*Information provided:*

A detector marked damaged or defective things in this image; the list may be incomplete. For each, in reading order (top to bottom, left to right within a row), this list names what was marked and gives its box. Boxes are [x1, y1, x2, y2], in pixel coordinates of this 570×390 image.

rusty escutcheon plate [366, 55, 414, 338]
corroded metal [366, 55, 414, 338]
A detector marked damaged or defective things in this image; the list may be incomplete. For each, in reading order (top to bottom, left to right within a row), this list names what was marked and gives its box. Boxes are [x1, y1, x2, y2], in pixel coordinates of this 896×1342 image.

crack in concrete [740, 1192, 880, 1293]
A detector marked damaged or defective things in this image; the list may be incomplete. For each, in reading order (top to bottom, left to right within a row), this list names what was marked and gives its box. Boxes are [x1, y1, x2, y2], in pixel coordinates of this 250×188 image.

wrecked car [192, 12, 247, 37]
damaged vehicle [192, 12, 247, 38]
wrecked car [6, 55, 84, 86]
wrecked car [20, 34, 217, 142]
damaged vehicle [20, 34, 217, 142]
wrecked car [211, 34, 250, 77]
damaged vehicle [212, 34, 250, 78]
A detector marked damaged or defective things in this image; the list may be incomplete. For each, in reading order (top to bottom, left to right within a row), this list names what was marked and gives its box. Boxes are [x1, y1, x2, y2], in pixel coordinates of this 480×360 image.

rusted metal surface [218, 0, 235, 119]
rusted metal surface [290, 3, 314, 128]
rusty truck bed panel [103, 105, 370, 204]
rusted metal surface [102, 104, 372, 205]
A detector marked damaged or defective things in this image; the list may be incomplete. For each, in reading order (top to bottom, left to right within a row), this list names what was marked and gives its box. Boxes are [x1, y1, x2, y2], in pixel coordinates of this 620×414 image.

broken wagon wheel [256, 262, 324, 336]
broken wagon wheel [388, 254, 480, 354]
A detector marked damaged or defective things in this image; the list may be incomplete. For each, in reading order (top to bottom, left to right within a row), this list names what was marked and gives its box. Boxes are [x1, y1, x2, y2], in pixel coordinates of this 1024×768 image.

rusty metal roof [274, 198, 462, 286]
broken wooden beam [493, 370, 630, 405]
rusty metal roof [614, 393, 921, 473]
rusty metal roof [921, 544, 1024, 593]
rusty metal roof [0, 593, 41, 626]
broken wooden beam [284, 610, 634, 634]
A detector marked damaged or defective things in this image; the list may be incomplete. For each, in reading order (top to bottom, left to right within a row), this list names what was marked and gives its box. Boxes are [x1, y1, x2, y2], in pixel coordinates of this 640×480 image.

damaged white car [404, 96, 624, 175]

*What to produce:* Type out the whole of the data again, exactly as shown.

*Response for this exercise:*
A detector marked damaged or defective things in this image; the list may be incomplete. For each, in reading order (top to bottom, left to right within a row), this list names what was marked and gives its box. Boxes are [x1, y1, x2, y2], in pixel coordinates of this 570×390 image.

rusty escutcheon plate [366, 55, 414, 338]
corroded metal [366, 55, 414, 338]
A detector marked damaged or defective things in this image; the list may be incomplete. For each, in reading order (top to bottom, left to right within a row), this list names what was marked and gives its box. Boxes are [x1, y1, x2, y2], in pixel coordinates of this 896×1342 image.

crack in concrete [740, 1192, 880, 1293]
A detector marked damaged or defective things in this image; the list may be incomplete. For each, in reading order (top to bottom, left to right within a row), this list names what was marked and gives its box. Boxes are [x1, y1, x2, y2], in pixel coordinates of this 250×188 image.

wrecked car [192, 12, 247, 37]
damaged vehicle [192, 12, 247, 38]
wrecked car [6, 55, 84, 86]
wrecked car [20, 34, 217, 142]
damaged vehicle [20, 34, 217, 142]
wrecked car [211, 34, 250, 77]
damaged vehicle [212, 34, 250, 78]
A detector marked damaged or defective things in this image; the list may be incomplete. For each, in reading order (top to bottom, left to right within a row), this list names what was marked and gives its box. Boxes are [x1, y1, x2, y2], in pixel coordinates of this 480×360 image.

rusted metal surface [218, 0, 235, 119]
rusted metal surface [290, 3, 314, 128]
rusty truck bed panel [103, 105, 370, 204]
rusted metal surface [102, 104, 372, 205]
A detector marked damaged or defective things in this image; the list may be incomplete. For each, in reading order (top to bottom, left to right within a row), this list names what was marked and gives its box. Boxes are [x1, y1, x2, y2], in pixel coordinates of this 620×414 image.

broken wagon wheel [256, 262, 324, 336]
broken wagon wheel [388, 254, 480, 354]
A detector marked damaged or defective things in this image; the list may be incomplete. For each, in reading order (top to bottom, left to right within a row), this list names what was marked and gives its box. Boxes are [x1, y1, x2, y2], in pixel coordinates of this 1024×768 image.

rusty metal roof [274, 198, 462, 286]
broken wooden beam [493, 370, 630, 405]
rusty metal roof [614, 393, 921, 473]
rusty metal roof [921, 544, 1024, 593]
rusty metal roof [0, 593, 41, 626]
broken wooden beam [284, 610, 634, 634]
A detector marked damaged or defective things in this image; the list may be incomplete. For each, in reading order (top to bottom, left to right within a row), this list names what was marked and gives its box. Boxes are [x1, y1, x2, y2], in pixel coordinates of this 640×480 image.

damaged white car [404, 96, 624, 175]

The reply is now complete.